Exercise description:
Reproduce the part of the listing that opens with the line containing "1502 E Hoffman St — Photo 18" and closes with the line containing "from the sea-Inside", including both of those lines. Give only the text of those lines, with the pictures left out.

------ Available data

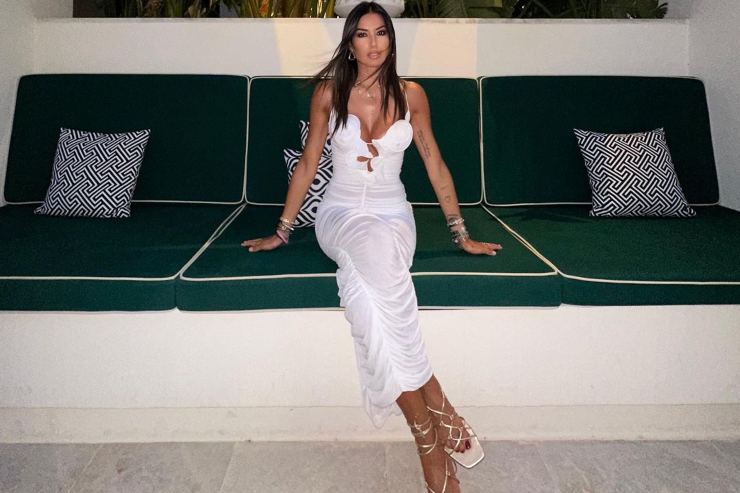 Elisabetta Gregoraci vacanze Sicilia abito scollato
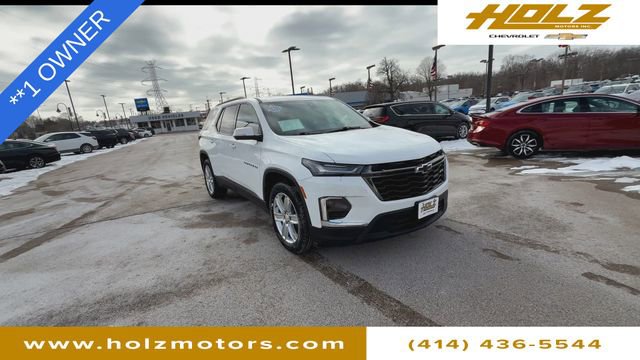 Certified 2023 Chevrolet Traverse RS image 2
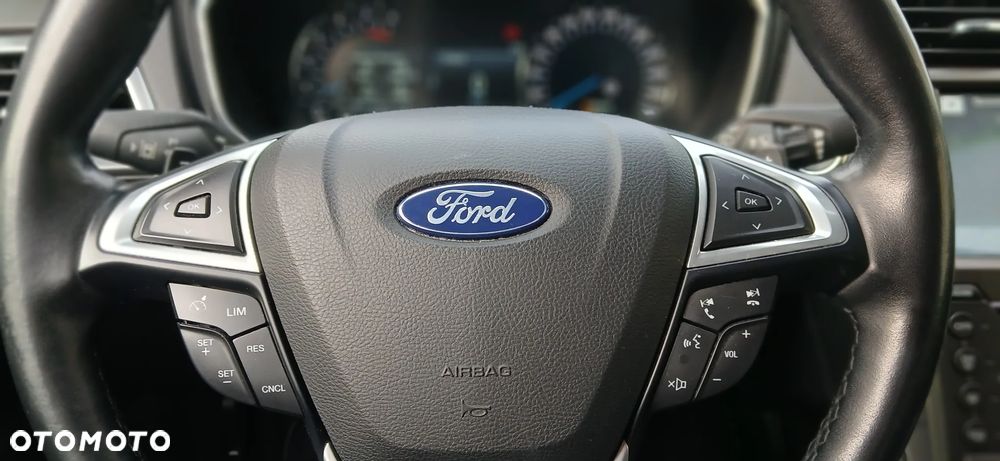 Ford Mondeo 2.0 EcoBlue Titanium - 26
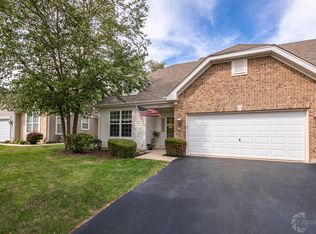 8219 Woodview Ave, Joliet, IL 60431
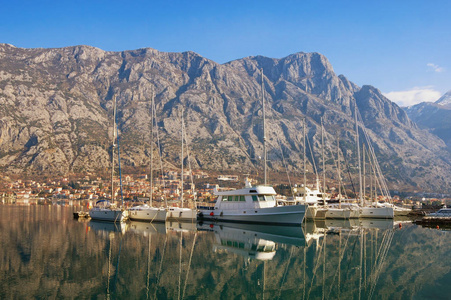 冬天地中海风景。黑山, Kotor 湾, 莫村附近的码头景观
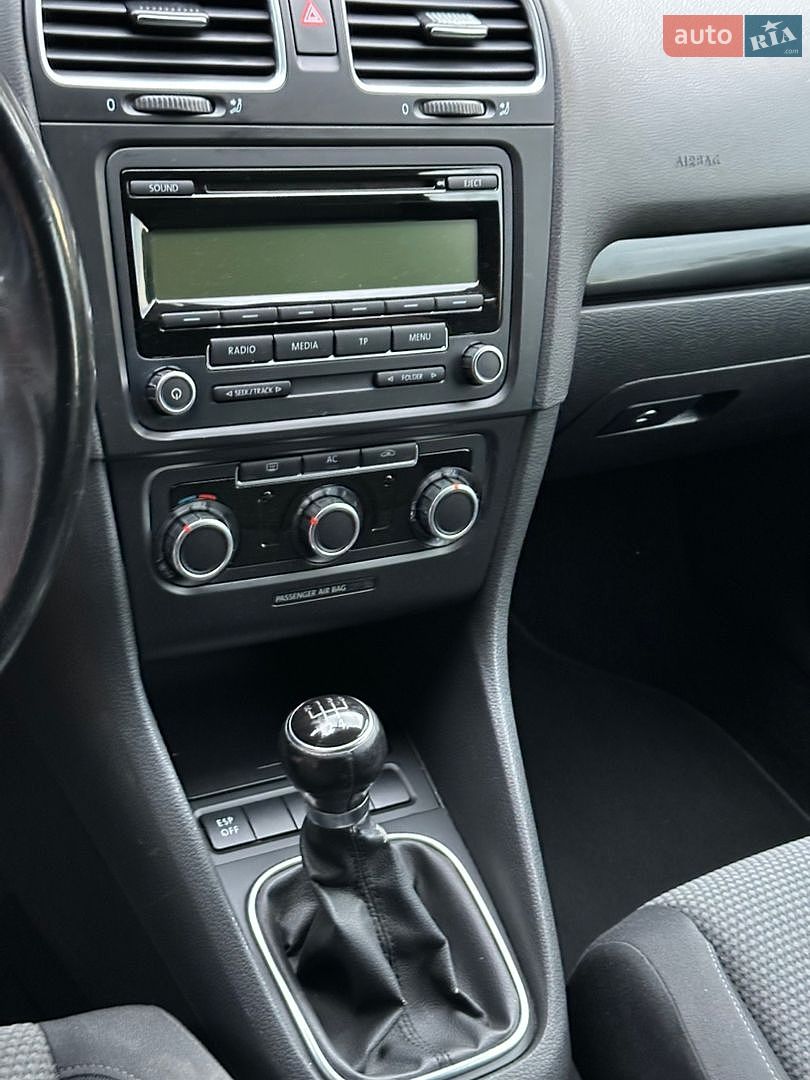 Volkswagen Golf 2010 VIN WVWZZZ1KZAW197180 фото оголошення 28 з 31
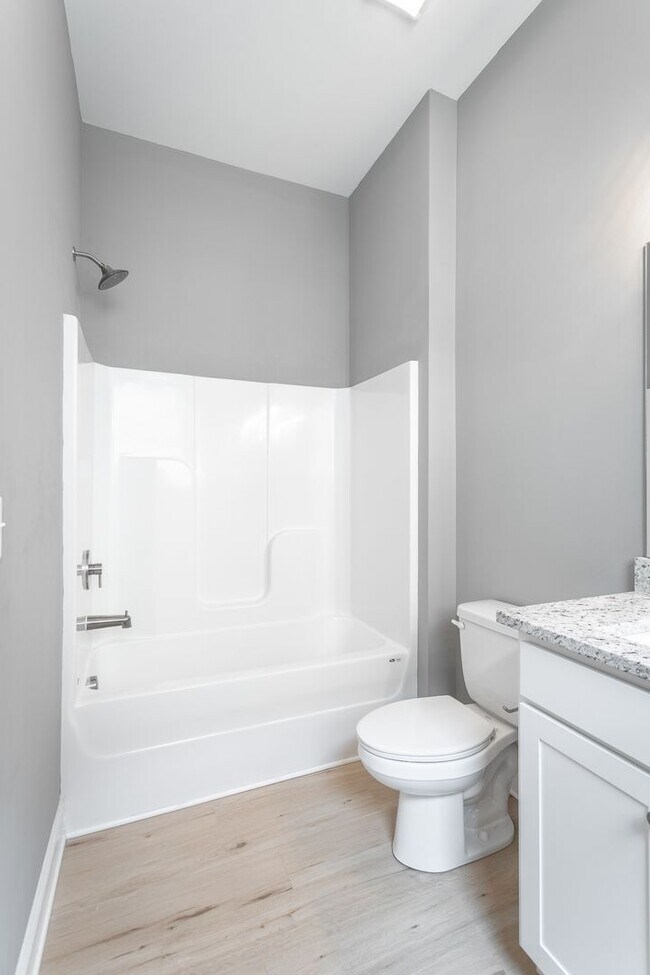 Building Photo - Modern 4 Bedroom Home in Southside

------------
------ Available data

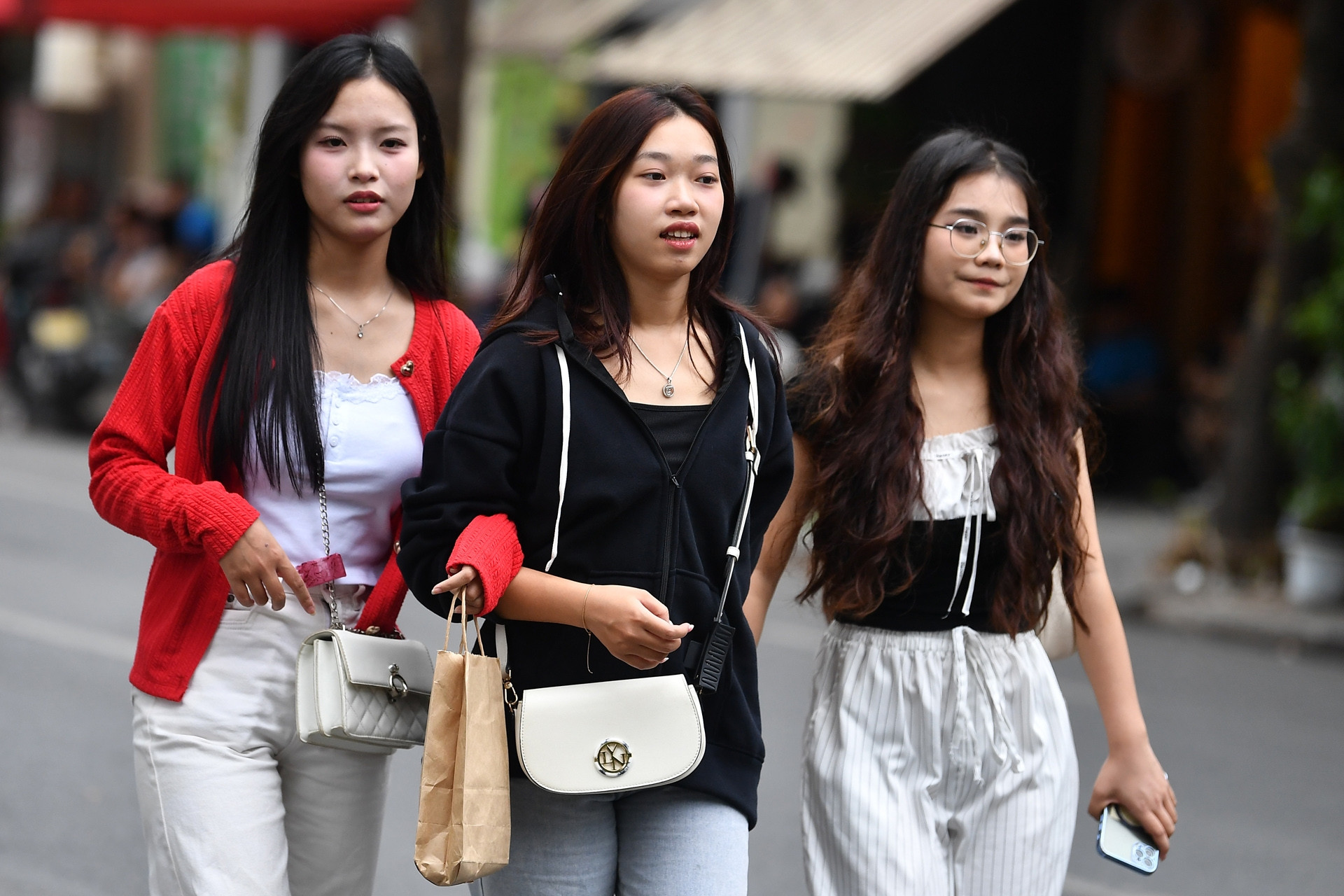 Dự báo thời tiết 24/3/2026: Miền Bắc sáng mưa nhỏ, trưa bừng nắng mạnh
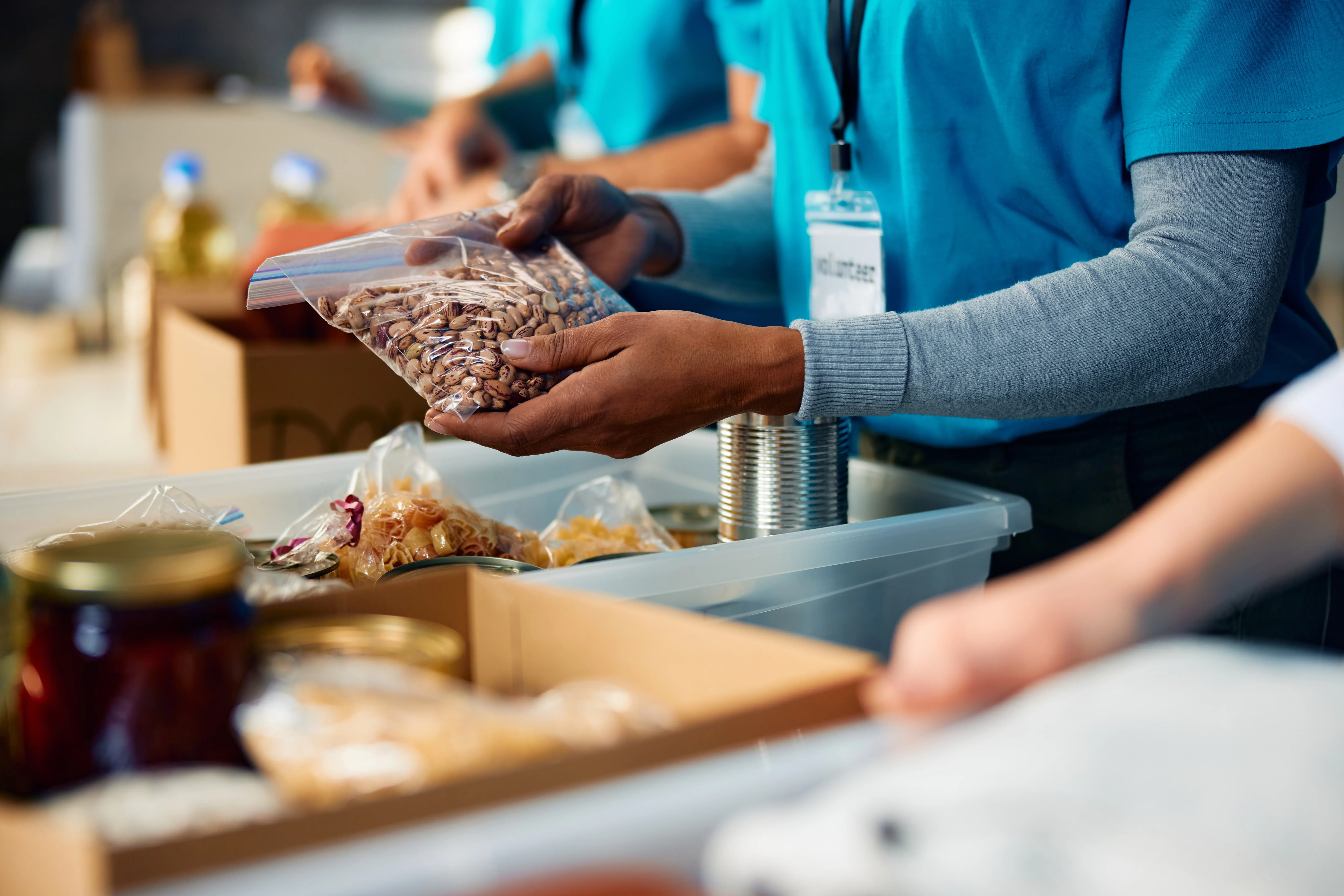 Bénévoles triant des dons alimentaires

------------
------ Available data

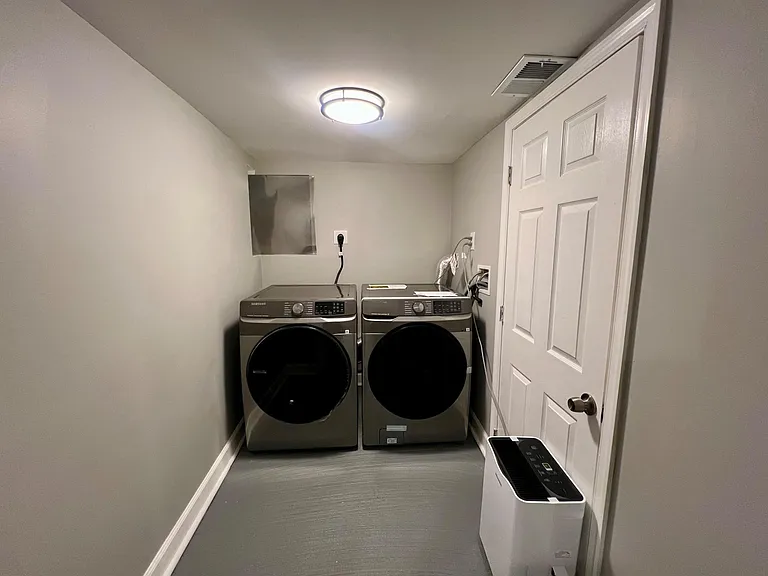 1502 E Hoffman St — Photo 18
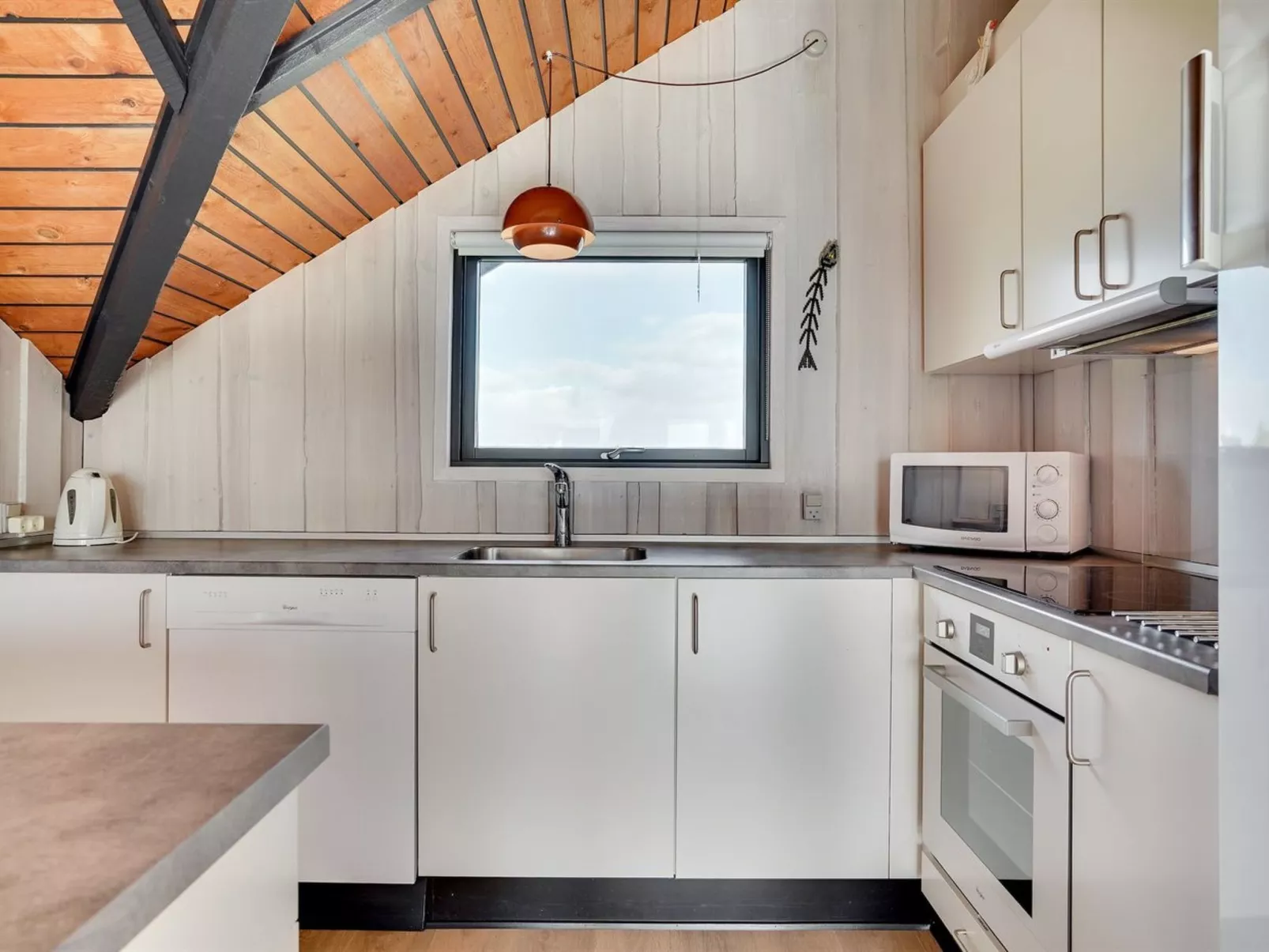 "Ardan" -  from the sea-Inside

------------

Task solution:
 1502 E Hoffman St — Photo 18
 "Ardan" -  from the sea-Inside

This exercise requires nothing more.